▶ _Task description_:
In the blog post about living with metastatic breast cancer, what did the bronchoscopy biopsy confirm?

[Text section — start]

Tuesday, July 7, 2015

Truth...


I realized today that it's important for me to share and clear up a few things. We all know that a lack of information can precipitate all sorts of stuff, some of which may not necessarily be accurate, pleasant or encouraging.

Yes, I have metastatic breast cancer, meaning it is now in other parts of my body, including my brain, lungs, and back...YIKES! I know what you're thinking...sounds grim...
and yes, the news is not exactly easy to listen to, but guess what, as bad as it sounds, it is not an automatic death sentence. I have been to several doctors and not one has told me to "put my things in order". They, instead, have offered hope and treatment options. Once beginning these options and adjusting to a new normal, life can go on and that is indeed every intention I have for myself.



In fact, life is going on now. Today, I made breakfast, got my kiddos ready for camp, wrapped presents with my Little Miss, Mom and I took her to a birthday party for 4 hours at the park and I tucked my E in bed about a dozen times (he's having trouble sleeping tonight). No, I'm not feeling like myself and stuff is going on, but I'm functioning. I'm not laid up in a hospital bed dwindling away...try to wipe that image out of your minds...not planning on that at all.

I currently have no hair from radiation, my face is swollen from steroids, my skin is kind of a mess...I'm looking like a BIG C patient, but I'm doing ok.

Today I am thankful for small victories, including that it was confirmed today that the Big C is indeed the same breast cancer I had before..this was based on a bronchoscopy biopsy I had last week.  This is good news...treating breast cancer in those areas is easier than treating other types of cancers, and they know how to treat it. The results of my early morning spine MRI on Monday also confirmed that I have nothing growing in my spine...yay for that too! Two pieces of good news.

The brain radiation I had should is still working on shrinking those monsters in my brain and soon I hope to start some meds to shrink the rest of the spots in my body. 

This is certainly no easy task, I can spend days analyzing, and trying to figure it all out. It's useless! It helps with no part of it. I'm choosing now to take one moment at a time, swallowing that bit of information and taking it from there. For me, that is truly the only way for me to move forward. I like to get things done and getting "stuck" interferes with that. Believe me, I spend some time each day wallowing and then I stop, pick myself up (or someone else does), and I move forward. 

The Love I feel each and everyday is helping me move forward.  Those of you asking how you can help are already doing so. Every text, every note, every comment, every post, every hug, every card, every gift sent, and every leap (that's a whole other post for tomorrow) moves me forward. Feeling this loved is amazing...a silver lining to this whole situation for sure. Most days, the love I feel is what brings me to tears; I'm so very grateful.

#7 inspiration: Someone told me the other day that a person she knows was diagnosed with breast cancer in her brain 20 years ago...she's still around.

[Text section — finish]
[Records provided — start]

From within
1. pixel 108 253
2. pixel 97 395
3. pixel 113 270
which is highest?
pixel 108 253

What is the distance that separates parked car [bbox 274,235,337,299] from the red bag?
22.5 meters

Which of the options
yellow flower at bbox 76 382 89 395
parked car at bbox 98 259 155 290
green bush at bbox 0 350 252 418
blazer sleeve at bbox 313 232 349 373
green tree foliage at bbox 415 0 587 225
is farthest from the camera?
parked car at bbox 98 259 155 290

[Records provided — finish]
[Records provided — start]

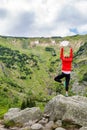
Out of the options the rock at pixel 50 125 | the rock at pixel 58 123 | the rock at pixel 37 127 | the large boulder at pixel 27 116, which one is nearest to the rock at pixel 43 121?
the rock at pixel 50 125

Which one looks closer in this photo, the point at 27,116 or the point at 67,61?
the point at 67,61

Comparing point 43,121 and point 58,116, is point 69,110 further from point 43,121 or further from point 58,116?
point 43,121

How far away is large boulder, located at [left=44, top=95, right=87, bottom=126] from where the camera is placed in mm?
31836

[Records provided — finish]

▶ _Response area_:
It confirmed that the cancer is the same breast cancer the writer had before.